Ten years after the last Expos game at Olympic Stadium, the Toronto Blue Jays played two spring training games at the stadium against the New York Mets on March 28–29, 2014, with a total official attendance of 96,350. The Jays continued this practice in subsequent years, playing two pre-season games against the Cincinnati Reds on April 3–4, 2015 (with a combined attendance of 96,545), and playing two pre-season games versus the Boston Red Sox on April 1–2, 2016 (with a combined attendance of 106,102).
Longest home runs
Willie Stargell of the Pittsburgh Pirates hit the longest home run at Olympic Stadium on May 20, 1978, driving the ball into the second deck in right field for an estimated distance of 535 feet. The yellow seat that marked the location where the ball landed has been removed from the 300 level. The seat is now preserved at the Canadian Baseball Hall of Fame. Stargell also hit a notable home run at the Expos' original Montreal home, Jarry Park, which landed in a swimming pool beyond the right field fence.
"Oh Henry" Rodríguez hit a ball on June 15, 1997, that bounced off the concrete ring in right field, caromed up to hit the roof, and came down, hitting a speaker. The distance traveled by this ball is also estimated at 525 feet.
The longest home run hit to left field was Vladimir Guerrero's blast on July 28, 2003, that hit an advertising sign directly below the left field upper deck. The ad was later replaced with a sign reading "VLAD 502".
The Olympic Stadium was the home of the NASL's Montreal Manic soccer team from 1981 to 1983. A 1981 playoff game against the Chicago Sting attracted a crowd of over 58,000. Several games of the 2007 FIFA Under 20 World Cup were played at Olympic Stadium and drew the largest crowds of the tournament, including two sell-outs of 55,800.
Olympic Stadium hosted a CONCACAF Champions League quarter-final game pitting the original Montreal Impact – who played primarily in the adjacent Saputo Stadium – against Club Santos Laguna of the Liga MX (Mexico First Division) on February 25, 2009. This was the first time an international soccer game took place in Montreal during the winter months. The Impact won 2–0 in front of a record crowd of 55,571. The stadium was also home to a friendly match between the Impact and A.C. Milan of the Italian Serie A on June 2, 2010 before 47,861.

» **Task prompt**
Reproduce the part of the Olympic Stadium text starting with "The Olympic Stadium" and going on through "sell-outs of 55,800.", word for word.

» **Given material**
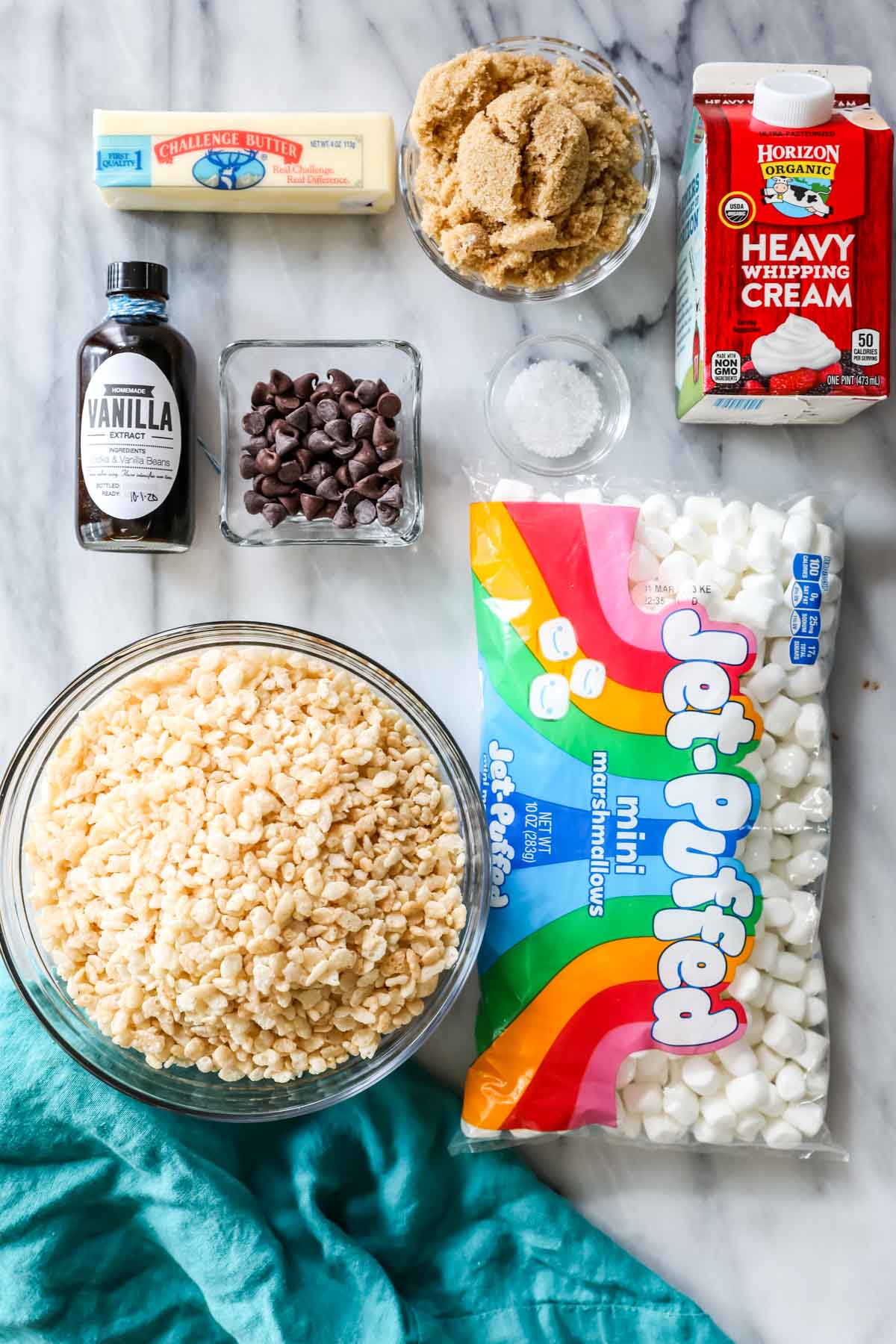 Overhead view of ingredients including rice krispies cereal, marshmallows, brown sugar, cream, and more.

» **Expected answer**
The Olympic Stadium was the home of the NASL's Montreal Manic soccer team from 1981 to 1983. A 1981 playoff game against the Chicago Sting attracted a crowd of over 58,000. Several games of the 2007 FIFA Under 20 World Cup were played at Olympic Stadium and drew the largest crowds of the tournament, including two sell-outs of 55,800.